-- START Excerpted passage --
Title: LoR For The BPZ (Bayesian Photometric Redshifts) Estimator
Contributors: Sam Schmidt
Co-signers: John Franklin Crenshaw
0 Summary Statement
BPZ (Bayesian Photometric Redshifts, Benitez 2000, Coe et al. 2006 ) is a public template-based photo-z code that includes a powerful Bayesian apparent magnitude/type prior formulation. It was the best performing of the three template-based codes to participate in the data challenge described in Schmidt et al. 2020. v1.99.3 of the code is available at https://www.stsci.edu/~dcoe/BPZ/. (Note: The original code is written in Python 2, and is no longer actively supported by the authors. Several DESC members have ported the code to python 3, a copy of which is available at https://github.com/LSSTDESC/DESC_BPZ). BPZ is also one of the only template-based codes that properly marginalizes over the templates/types when producing 1-dimensional redshift posteriors. With optimized templates and training of the Bayesian prior, BPZ could be very competitive in producing robust redshift posteriors for Rubin data.
1 Scientific Utility
BPZ is a generic photo-z estimator not tuned to a particular science case. In the past the default template set has not included stars or AGN, so it is not ideal for star/galaxy flagging nor inclusion of AGN components (though an AGN template could be added to the SED template set). BPZ does not have functionality for inclusion of internal host galaxy reddening, so if a variety of dust models are to be incorporated then this must be done at the level of the templates input into the code. However, as mentioned above, BPZ does an excellent job at producing marginalized 1D redshift posteriors that should be of broad scientific utility. Providing that the templates extend blueward and redward enough, BPZ can handle additional filter bandwidths (e.g. in the NIR) to improve redshift estimates.
-- END Excerpted passage --
-- START Material --
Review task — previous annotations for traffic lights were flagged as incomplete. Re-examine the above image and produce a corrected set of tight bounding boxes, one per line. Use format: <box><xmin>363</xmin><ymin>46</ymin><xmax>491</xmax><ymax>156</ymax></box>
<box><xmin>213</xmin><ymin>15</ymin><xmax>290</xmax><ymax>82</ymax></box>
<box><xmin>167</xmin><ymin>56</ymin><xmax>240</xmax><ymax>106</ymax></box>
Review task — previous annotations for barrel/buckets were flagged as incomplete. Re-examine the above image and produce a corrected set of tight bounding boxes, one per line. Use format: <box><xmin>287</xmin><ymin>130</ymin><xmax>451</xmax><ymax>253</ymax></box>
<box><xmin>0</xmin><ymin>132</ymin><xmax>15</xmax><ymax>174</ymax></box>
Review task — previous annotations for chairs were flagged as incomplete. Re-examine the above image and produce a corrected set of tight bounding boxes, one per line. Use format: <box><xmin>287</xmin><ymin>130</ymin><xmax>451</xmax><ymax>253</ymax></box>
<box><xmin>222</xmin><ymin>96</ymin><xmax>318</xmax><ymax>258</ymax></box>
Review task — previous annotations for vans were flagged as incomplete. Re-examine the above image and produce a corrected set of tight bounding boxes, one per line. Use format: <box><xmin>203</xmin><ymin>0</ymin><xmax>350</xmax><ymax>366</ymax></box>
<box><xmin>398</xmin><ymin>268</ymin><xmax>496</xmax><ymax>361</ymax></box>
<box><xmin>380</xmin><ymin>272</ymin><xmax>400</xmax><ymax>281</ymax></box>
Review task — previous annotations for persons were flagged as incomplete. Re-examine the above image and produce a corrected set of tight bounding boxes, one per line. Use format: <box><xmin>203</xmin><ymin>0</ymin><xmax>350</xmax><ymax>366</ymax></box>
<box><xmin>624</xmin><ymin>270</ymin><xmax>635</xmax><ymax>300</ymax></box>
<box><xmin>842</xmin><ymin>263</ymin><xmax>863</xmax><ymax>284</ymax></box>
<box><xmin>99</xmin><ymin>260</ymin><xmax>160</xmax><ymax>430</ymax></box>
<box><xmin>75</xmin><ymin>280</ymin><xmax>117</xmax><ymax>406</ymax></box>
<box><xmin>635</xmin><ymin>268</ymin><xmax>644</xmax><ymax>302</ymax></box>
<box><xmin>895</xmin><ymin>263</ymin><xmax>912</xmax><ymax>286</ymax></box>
-- END Material --
• _What the exercise asks_: Reproduce the letter of recommendation for the BPZ estimator word for word, from its title through the end of the Scientific Utility section. Nothing in the entries is required for this work.

• _The output_:
Title: LoR For The BPZ (Bayesian Photometric Redshifts) Estimator
Contributors: Sam Schmidt
Co-signers: John Franklin Crenshaw
0 Summary Statement
BPZ (Bayesian Photometric Redshifts, Benitez 2000, Coe et al. 2006 ) is a public template-based photo-z code that includes a powerful Bayesian apparent magnitude/type prior formulation. It was the best performing of the three template-based codes to participate in the data challenge described in Schmidt et al. 2020. v1.99.3 of the code is available at https://www.stsci.edu/~dcoe/BPZ/. (Note: The original code is written in Python 2, and is no longer actively supported by the authors. Several DESC members have ported the code to python 3, a copy of which is available at https://github.com/LSSTDESC/DESC_BPZ). BPZ is also one of the only template-based codes that properly marginalizes over the templates/types when producing 1-dimensional redshift posteriors. With optimized templates and training of the Bayesian prior, BPZ could be very competitive in producing robust redshift posteriors for Rubin data.
1 Scientific Utility
BPZ is a generic photo-z estimator not tuned to a particular science case. In the past the default template set has not included stars or AGN, so it is not ideal for star/galaxy flagging nor inclusion of AGN components (though an AGN template could be added to the SED template set). BPZ does not have functionality for inclusion of internal host galaxy reddening, so if a variety of dust models are to be incorporated then this must be done at the level of the templates input into the code. However, as mentioned above, BPZ does an excellent job at producing marginalized 1D redshift posteriors that should be of broad scientific utility. Providing that the templates extend blueward and redward enough, BPZ can handle additional filter bandwidths (e.g. in the NIR) to improve redshift estimates.